Of course the BBC would undoubtedly edit out such interventions anyway, but their output showed the audience at the other extreme of the behavioural spectrum. The audience were enraptured and, of course, oh so thoughtful. Many were shown with their chins in their hands, in an ‘I think, therefore I am’ sort of pose, or with their heads slightly enough cocked to one side, so as to indicate that “I am listening oh-so intently, and of everyone here, only I fully get the author’s message”. One can almost imagine suitable pseuds being picked out and filmed separately, then the sequences edited back in. Yuk!
I do recall a piece of television that was much more entertaining, however. It was a documentary on the Vietnam war photographer Tim Page.
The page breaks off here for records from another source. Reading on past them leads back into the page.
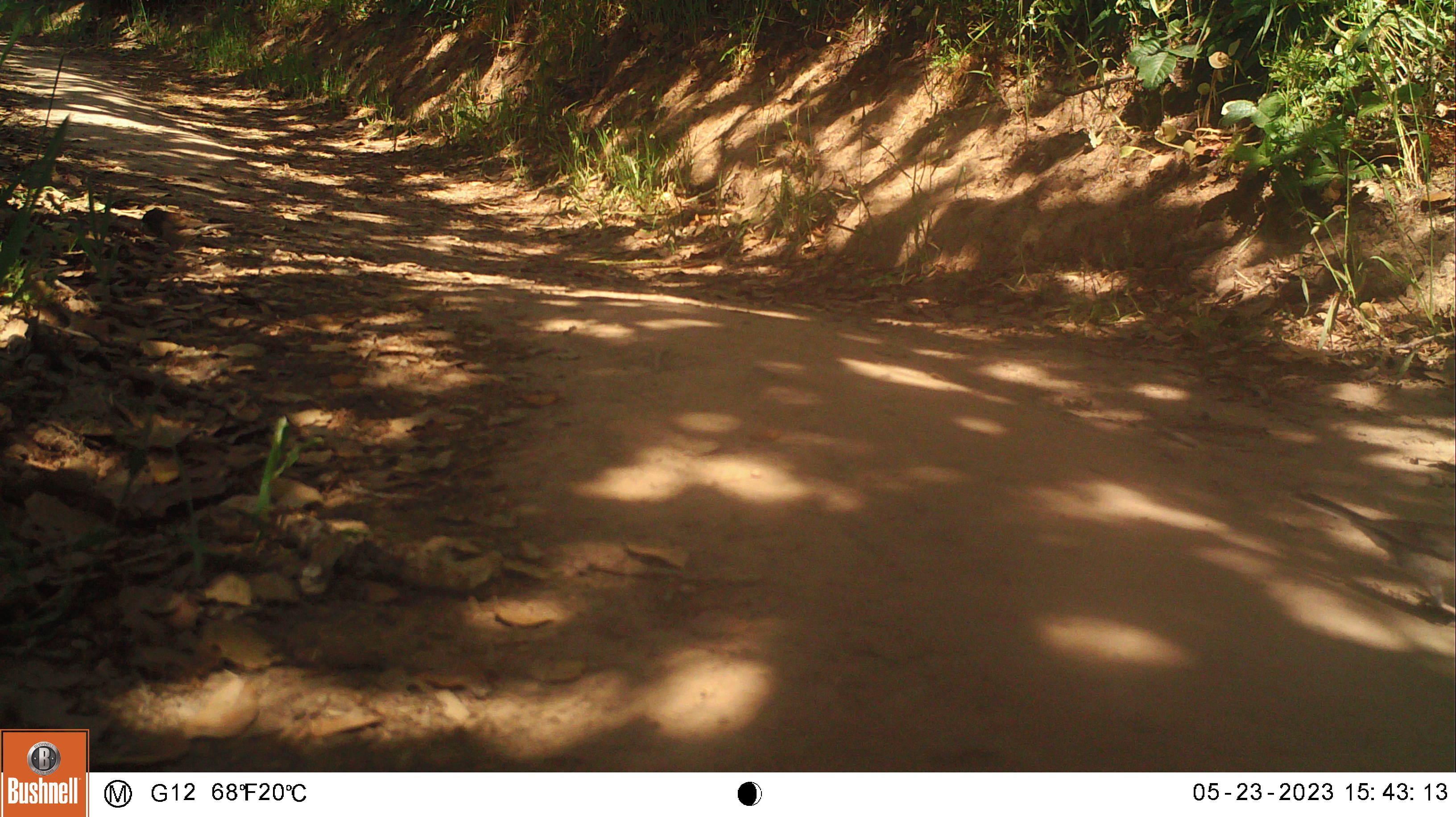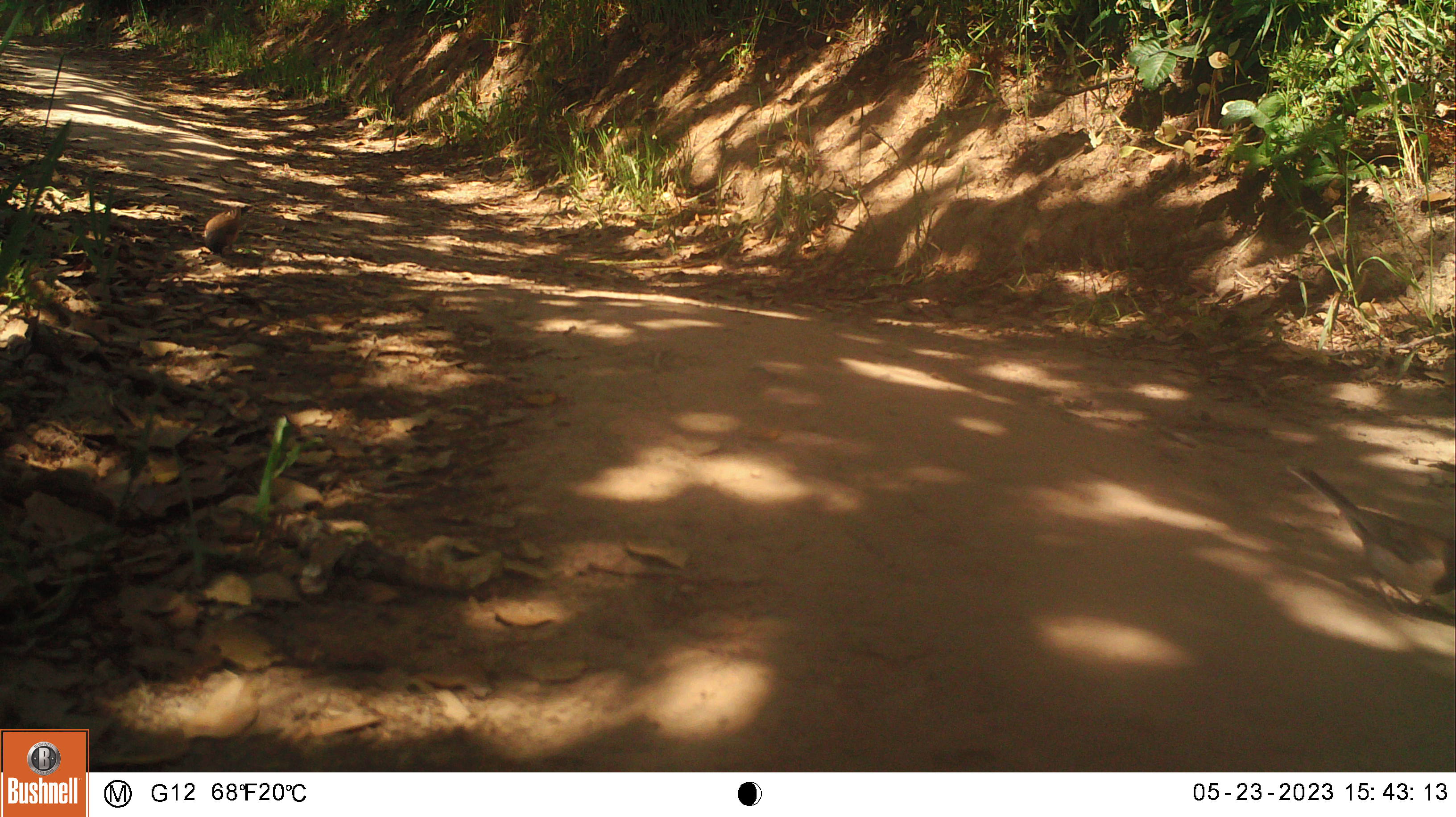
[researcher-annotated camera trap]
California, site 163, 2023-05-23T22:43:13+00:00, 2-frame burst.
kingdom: Animalia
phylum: Chordata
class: Aves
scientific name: Aves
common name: bird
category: unknown bird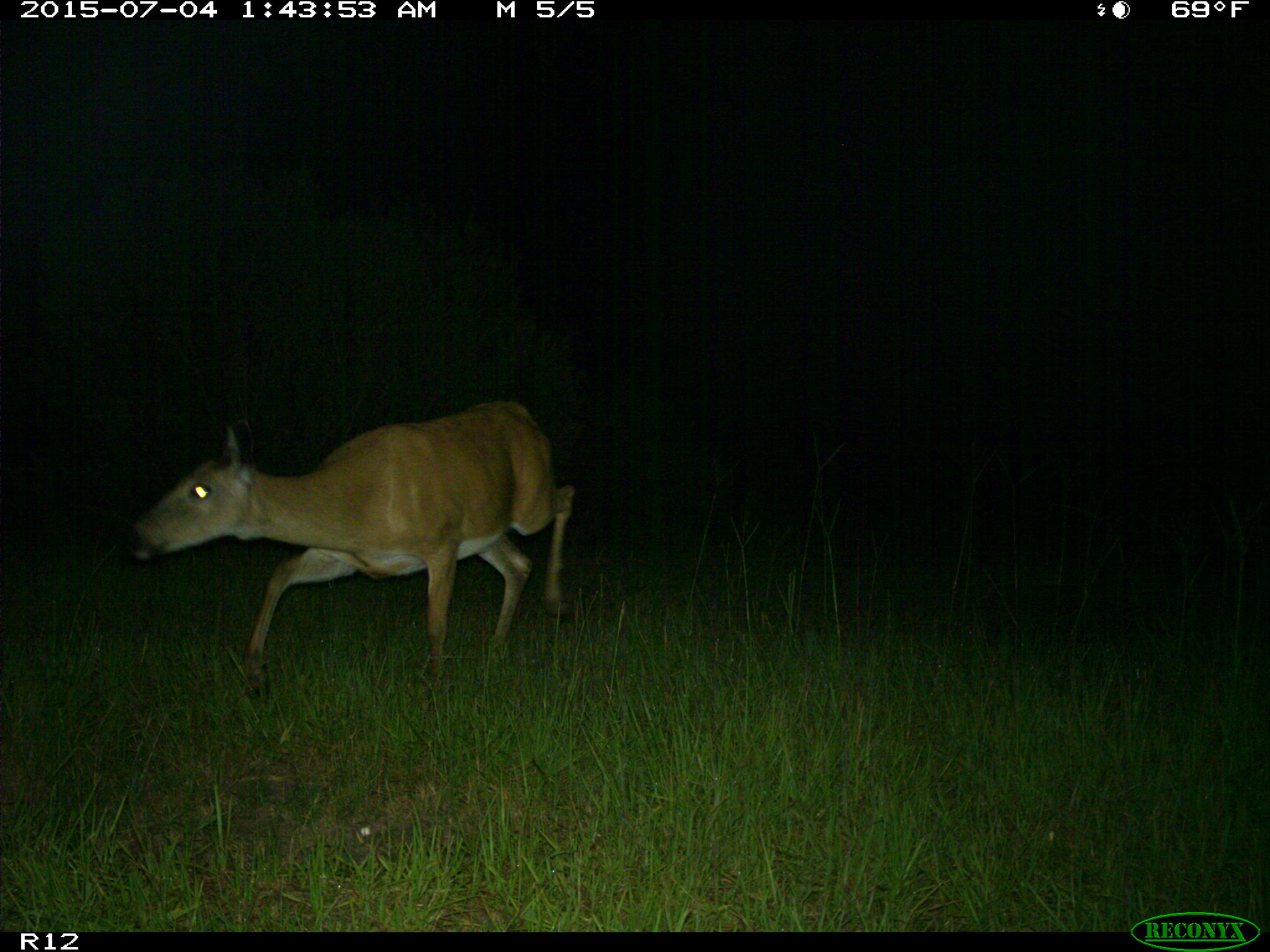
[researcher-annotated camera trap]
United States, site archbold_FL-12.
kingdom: Animalia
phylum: Chordata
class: Mammalia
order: Artiodactyla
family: Cervidae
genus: Odocoileus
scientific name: Odocoileus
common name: deer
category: unidentified deer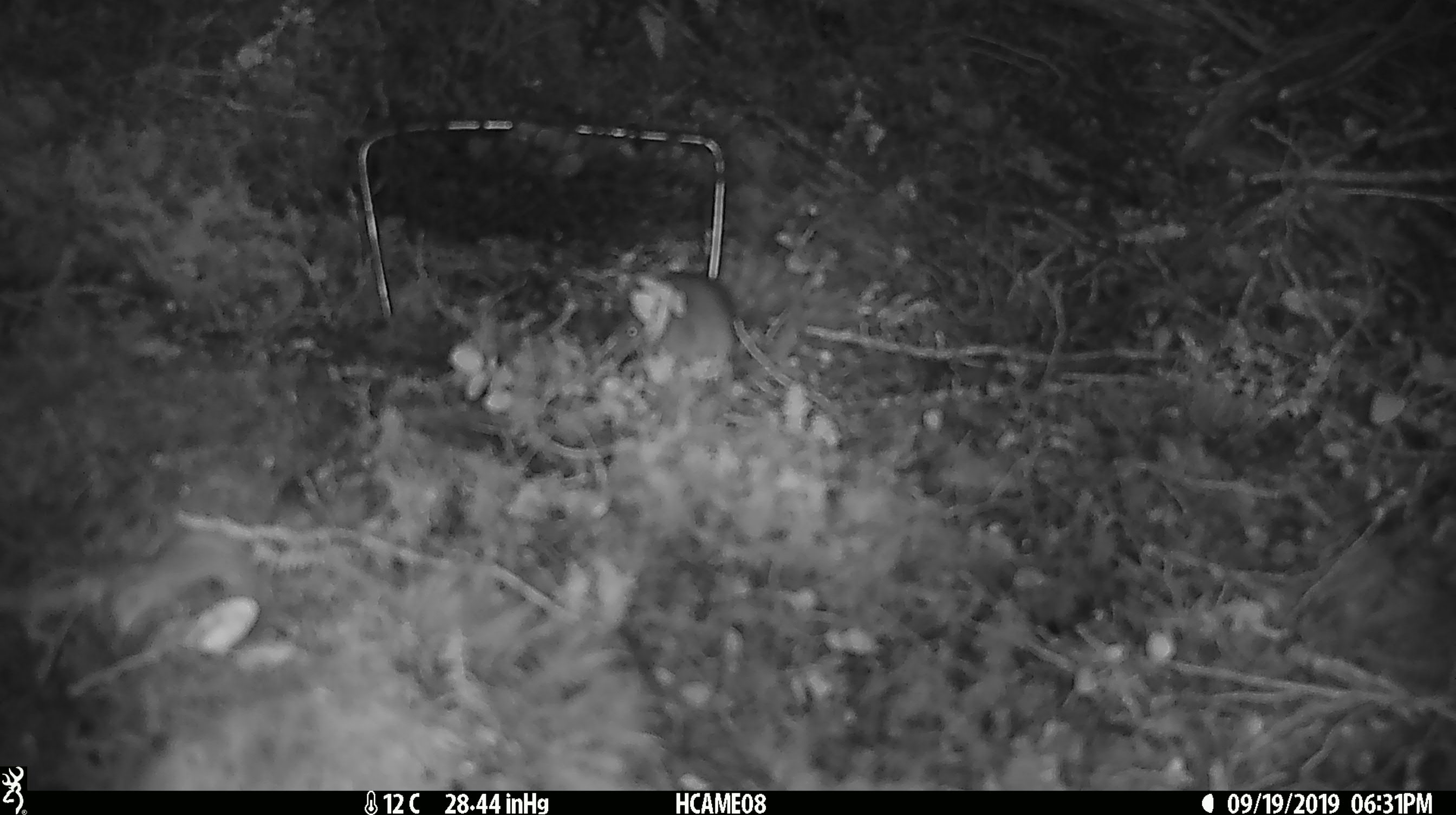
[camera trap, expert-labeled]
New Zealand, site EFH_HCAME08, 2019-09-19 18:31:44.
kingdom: Animalia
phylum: Chordata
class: Mammalia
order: Rodentia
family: Muridae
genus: Mus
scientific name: Mus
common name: mouse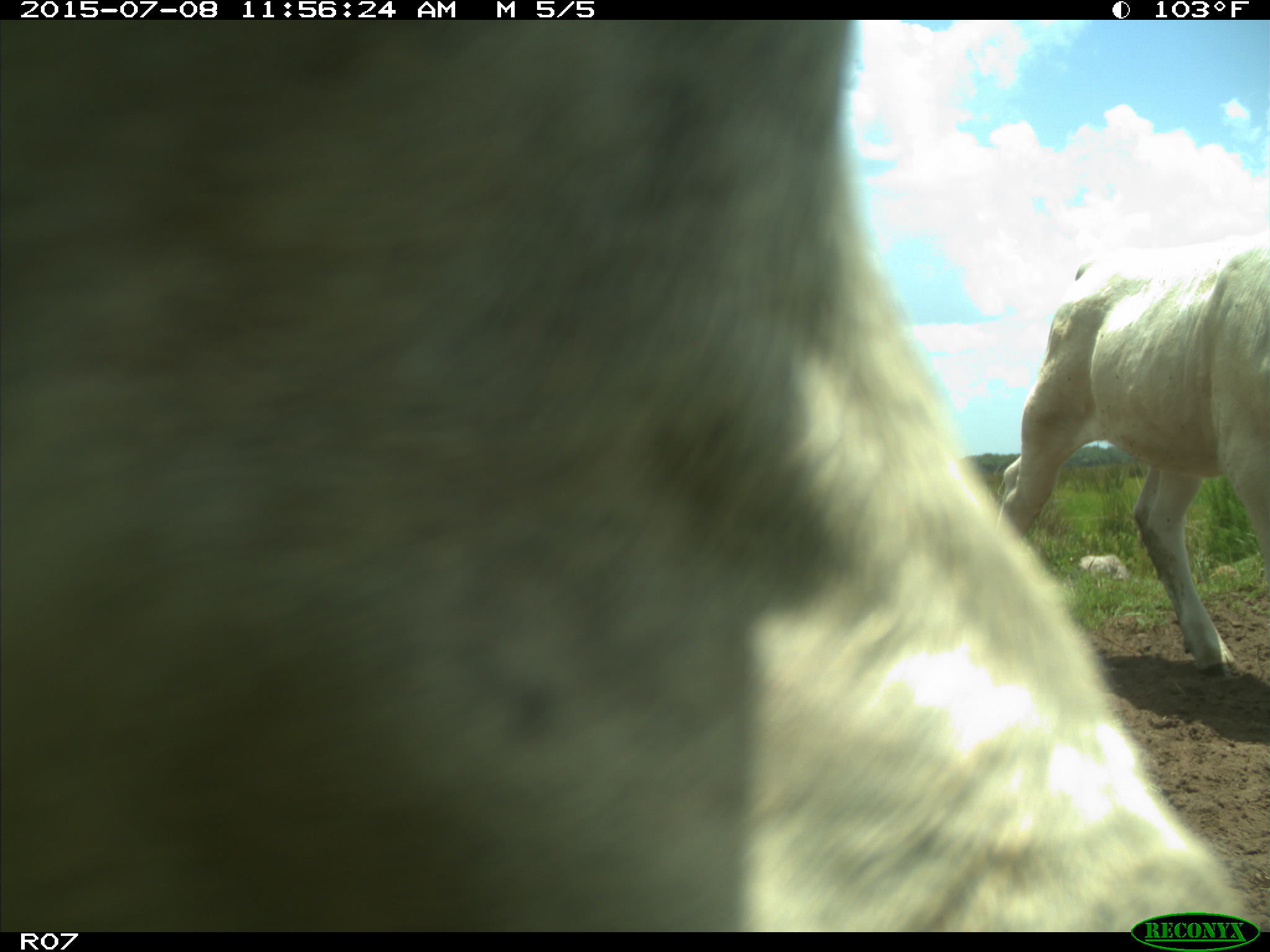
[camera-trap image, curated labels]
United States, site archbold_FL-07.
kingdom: Animalia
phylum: Chordata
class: Mammalia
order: Artiodactyla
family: Bovidae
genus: Bos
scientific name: Bos taurus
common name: domestic cow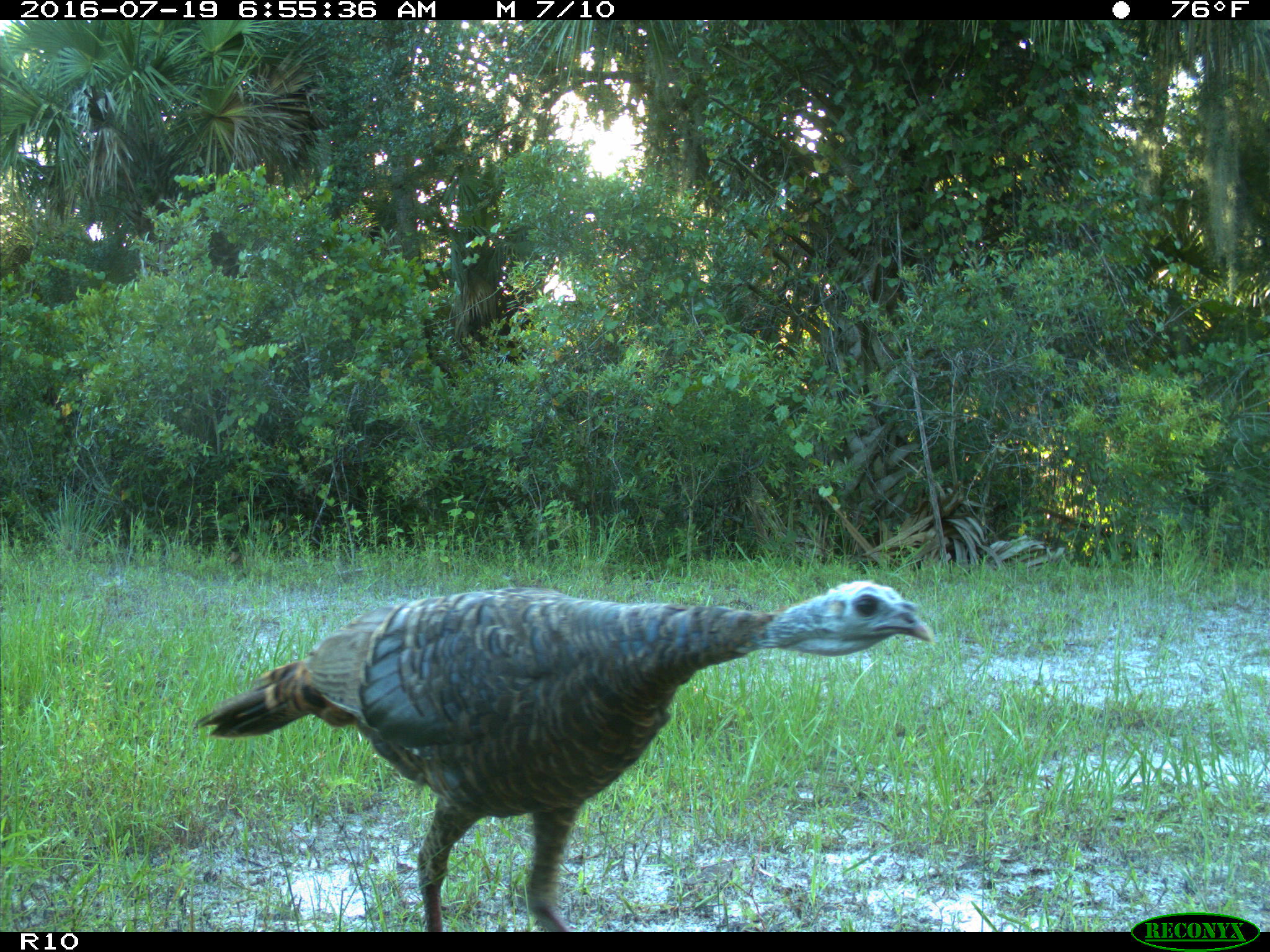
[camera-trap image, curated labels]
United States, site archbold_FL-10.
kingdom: Animalia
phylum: Chordata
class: Aves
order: Galliformes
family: Phasianidae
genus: Meleagris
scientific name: Meleagris gallopavo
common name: wild turkey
I have a copy of Tim Page’s NAM, and it is one of my very favourite books. I love this man’s honesty. As I recall, near the end of this documentary, there was a Q & A session following a presentation at the ICA in London. A female member of the audience with an obvious agenda suggested, in a somewhat accusatory manner, that his photos seemed to glamorise war. He replied that war could be glamorous. He said that riding around in the rear cockpit of an F4 Phantom or in a Huey helicopter gunship was glamorous. He said it was like trying to take the glamour out of the Rolling Stones – it simply couldn’t be done.
Somewhat taken aback, the questioner then asked him, having stopped covering wars, what he did with his time these days? Masturbate, was his answer. Now that is style! The best liberal luvvie ‘put down’ I’ve ever seen. Now literary festivals like that would be well worth attending!